Stored data
------------------------
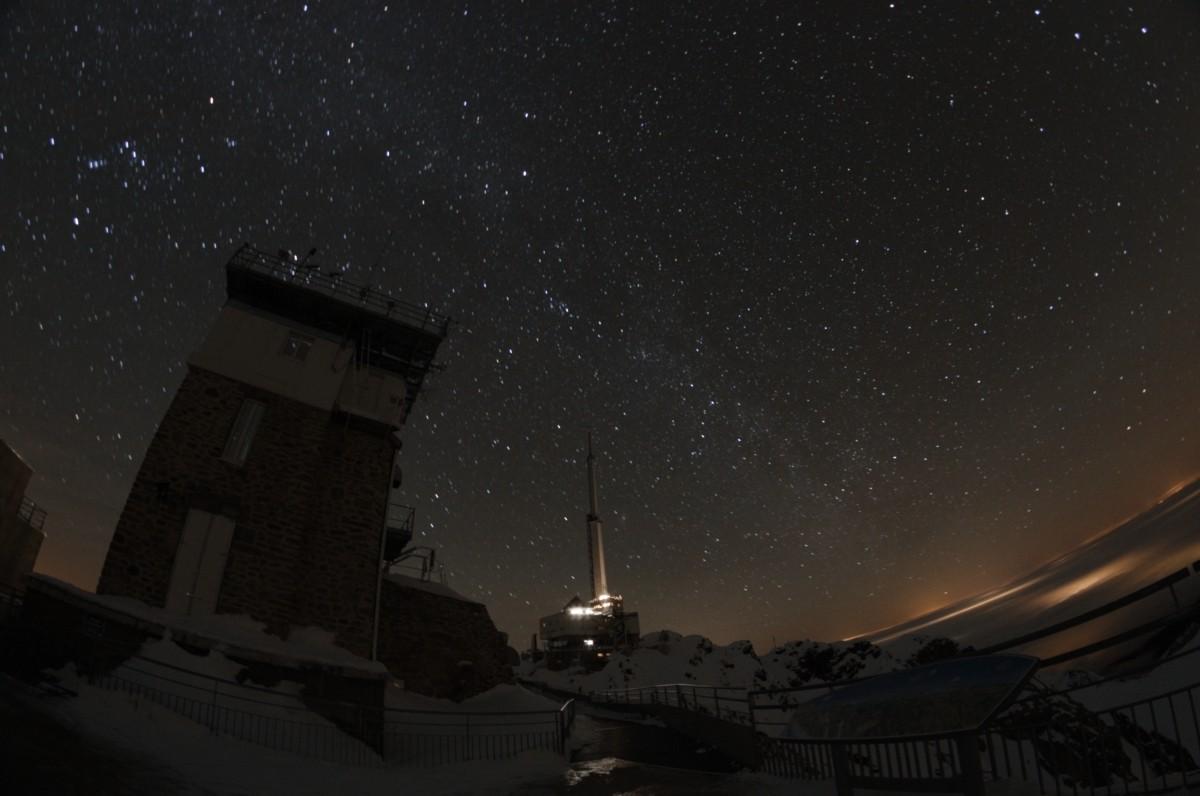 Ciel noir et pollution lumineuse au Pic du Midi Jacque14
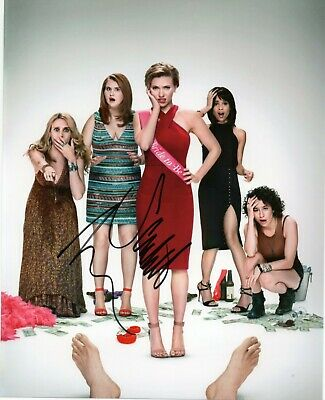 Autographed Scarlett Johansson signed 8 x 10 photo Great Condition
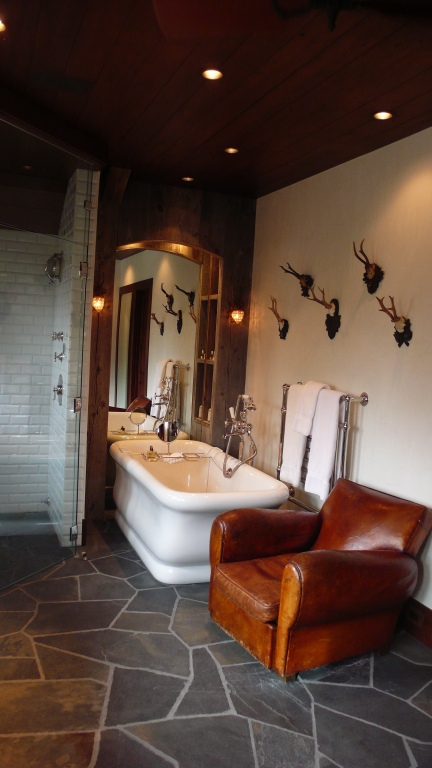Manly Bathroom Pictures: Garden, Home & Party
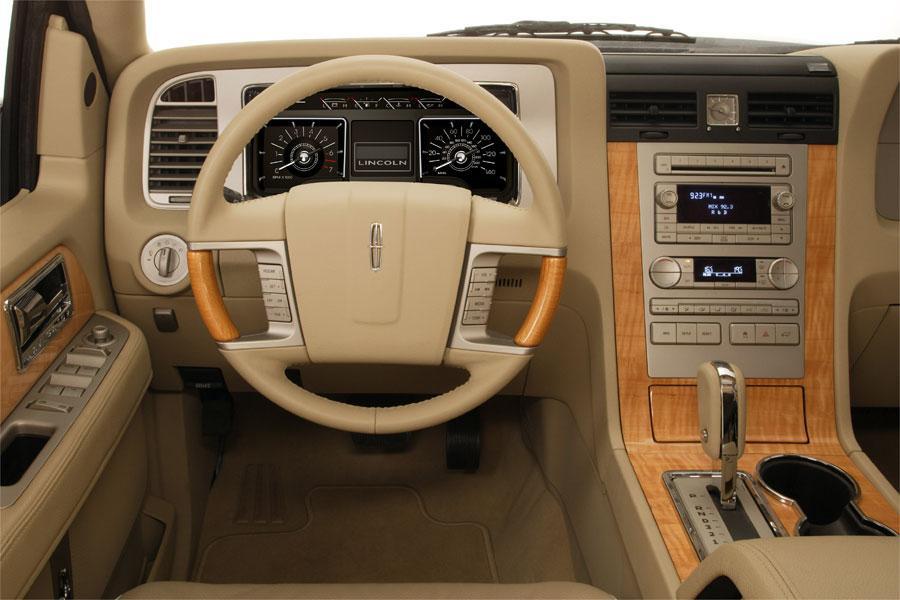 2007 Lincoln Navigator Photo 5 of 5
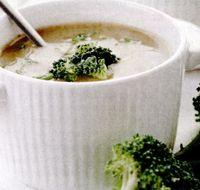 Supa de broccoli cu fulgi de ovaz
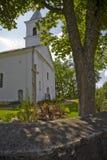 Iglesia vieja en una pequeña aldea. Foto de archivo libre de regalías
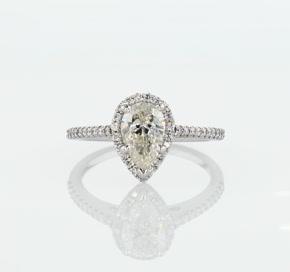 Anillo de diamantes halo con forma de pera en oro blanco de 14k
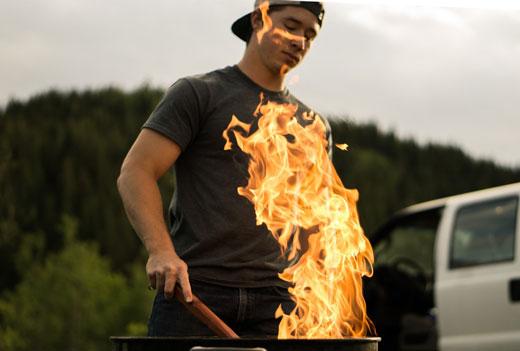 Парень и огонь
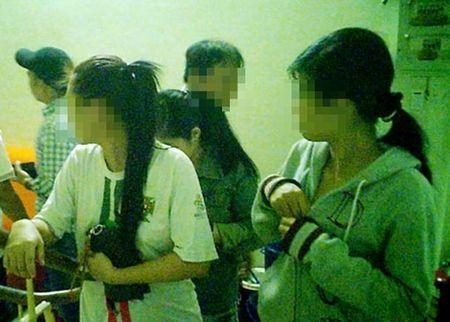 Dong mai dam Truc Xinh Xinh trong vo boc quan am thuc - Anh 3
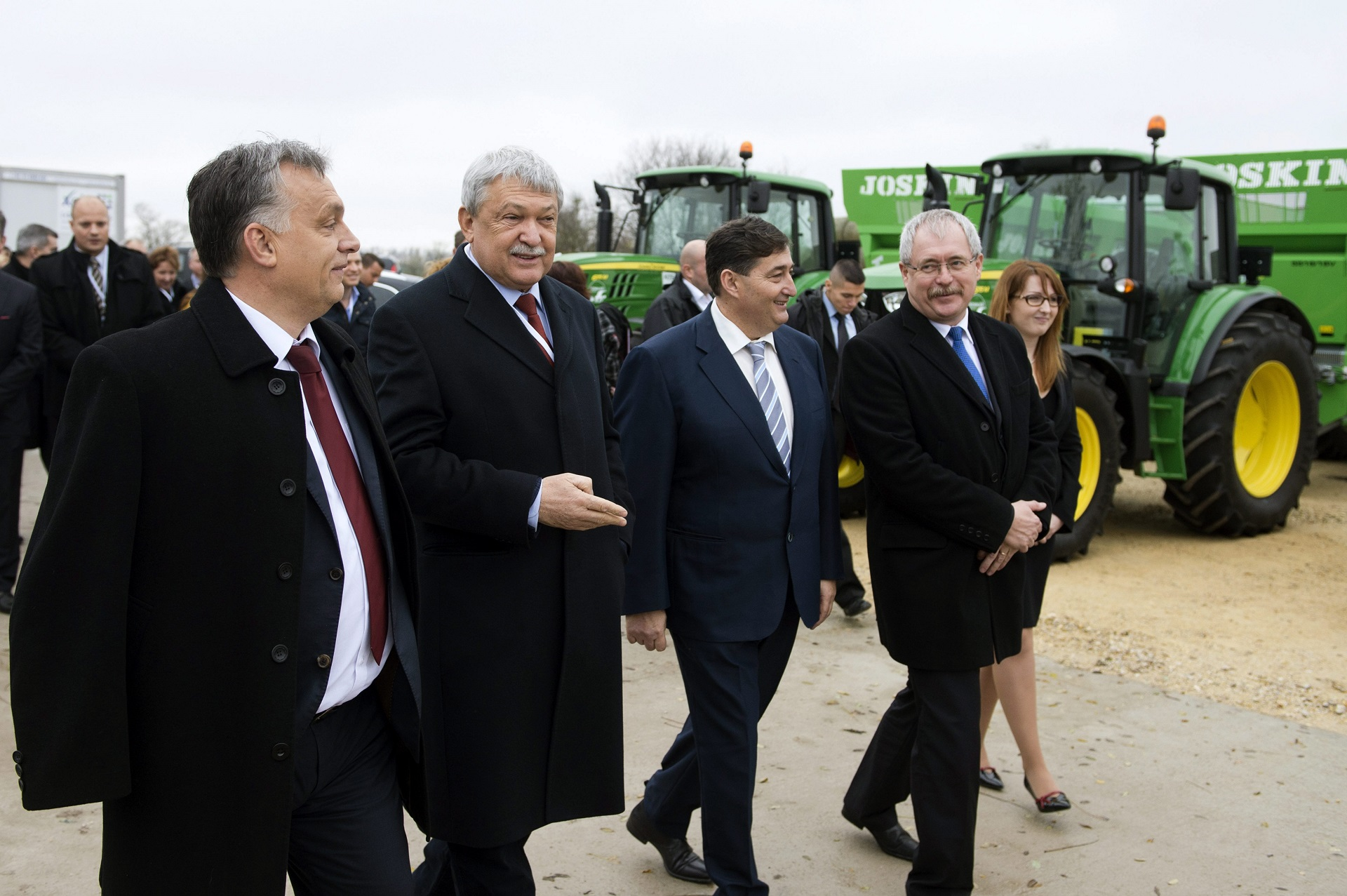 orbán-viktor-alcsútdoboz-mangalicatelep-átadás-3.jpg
------------------------
Work instruction
Exactly as written, restate the lines above from the opening line through the one holding "Supa de broccoli cu fulgi de ovaz", omitting the pictures.

Answer space
 Ciel noir et pollution lumineuse au Pic du Midi Jacque14
 Autographed Scarlett Johansson signed 8 x 10 photo Great Condition
Manly Bathroom Pictures: Garden, Home & Party
 2007 Lincoln Navigator Photo 5 of 5
 Supa de broccoli cu fulgi de ovaz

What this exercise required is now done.